En raison de cette perte sur le papier, la Maison Blanche a fait valoir qu’il n’y avait pas de « revenus combinés » sur lesquels le CFPB pourrait s’appuyer. Le CFPB fonctionne depuis 2011, y compris pendant le premier mandat du président Trump, en s’appuyant sur le budget de fonctionnement de la Réserve fédérale.

Les avocats de la Maison Blanche ont soumis un avis au tribunal début novembre, arguant que le CFPB serait à court de crédits début 2026, en utilisant l’argument des « revenus combinés », et qu’ils ne s’attendent pas à obtenir des crédits supplémentaires du Congrès.

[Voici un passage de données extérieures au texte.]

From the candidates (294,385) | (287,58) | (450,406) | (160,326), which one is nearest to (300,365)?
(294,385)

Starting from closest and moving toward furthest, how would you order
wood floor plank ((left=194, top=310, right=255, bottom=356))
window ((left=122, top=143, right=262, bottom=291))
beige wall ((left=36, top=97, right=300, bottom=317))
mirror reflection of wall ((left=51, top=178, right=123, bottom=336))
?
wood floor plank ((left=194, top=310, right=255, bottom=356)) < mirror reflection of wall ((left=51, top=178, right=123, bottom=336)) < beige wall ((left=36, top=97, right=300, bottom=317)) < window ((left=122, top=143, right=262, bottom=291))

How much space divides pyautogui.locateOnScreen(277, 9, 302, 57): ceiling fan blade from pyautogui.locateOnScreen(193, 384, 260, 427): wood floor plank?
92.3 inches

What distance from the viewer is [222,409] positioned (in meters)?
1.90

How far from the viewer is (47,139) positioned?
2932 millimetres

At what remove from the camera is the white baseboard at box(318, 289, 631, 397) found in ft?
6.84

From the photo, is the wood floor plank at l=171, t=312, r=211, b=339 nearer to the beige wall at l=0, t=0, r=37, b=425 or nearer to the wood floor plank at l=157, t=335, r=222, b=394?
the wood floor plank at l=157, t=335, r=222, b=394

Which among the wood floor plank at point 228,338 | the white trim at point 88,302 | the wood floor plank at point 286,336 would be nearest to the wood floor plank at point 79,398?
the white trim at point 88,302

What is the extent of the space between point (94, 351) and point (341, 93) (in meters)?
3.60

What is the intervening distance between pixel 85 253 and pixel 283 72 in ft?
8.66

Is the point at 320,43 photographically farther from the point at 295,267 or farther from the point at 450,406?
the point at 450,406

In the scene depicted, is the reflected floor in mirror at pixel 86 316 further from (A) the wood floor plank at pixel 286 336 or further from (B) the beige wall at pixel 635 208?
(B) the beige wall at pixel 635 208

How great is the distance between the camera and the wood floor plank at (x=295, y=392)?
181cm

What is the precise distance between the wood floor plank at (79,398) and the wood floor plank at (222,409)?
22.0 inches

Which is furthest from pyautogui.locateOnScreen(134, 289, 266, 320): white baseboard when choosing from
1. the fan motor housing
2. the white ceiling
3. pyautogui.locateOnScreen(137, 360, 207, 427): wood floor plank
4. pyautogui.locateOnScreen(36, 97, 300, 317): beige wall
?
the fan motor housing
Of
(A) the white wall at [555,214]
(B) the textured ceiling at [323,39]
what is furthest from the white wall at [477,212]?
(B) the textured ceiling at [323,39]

Cet argument juridique sur les bénéfices combinés n’est pas entièrement nouveau. Cette idée circule dans les cercles juridiques conservateurs depuis que la Réserve fédérale a commencé à fonctionner à perte. Le Bureau du conseiller juridique, qui fait office de conseiller juridique du gouvernement, a adopté cette théorie juridique dans une note du 7 novembre. Cependant, cette idée n’a jamais été testée devant les tribunaux.

À son avis, Berman a déclaré qu’OLC et Vought utilisaient cette théorie juridique pour contourner l’ordonnance du tribunal plutôt que de permettre que l’affaire soit tranchée sur le fond. Un procès visant à déterminer si le syndicat des employés du CFPB peut poursuivre Vought pour licenciements est actuellement prévu pour février 2026.

“Il apparaît que la nouvelle compréhension des défendeurs des ‘bénéfices combinés’ est une tentative transparente et sans fondement de supprimer le financement du CPFB et encore une autre tentative pour atteindre le but que l’injonction de la Cour était censée empêcher”, a écrit Berman dans un avis.

“Nous sommes très heureux que le tribunal ait précisé ce qui aurait dû être évident : Vought ne peut pas justifier l’abandon des obligations de l’agence ou la violation d’une ordonnance du tribunal en inventant un manque de financement”, a déclaré Jennifer Bennett de Gupta Wessler LLP, qui représente les employés du CFPB dans cette affaire.

Une porte-parole de la Maison Blanche n’a pas immédiatement répondu à une demande de commentaires sur l’opinion de Berman.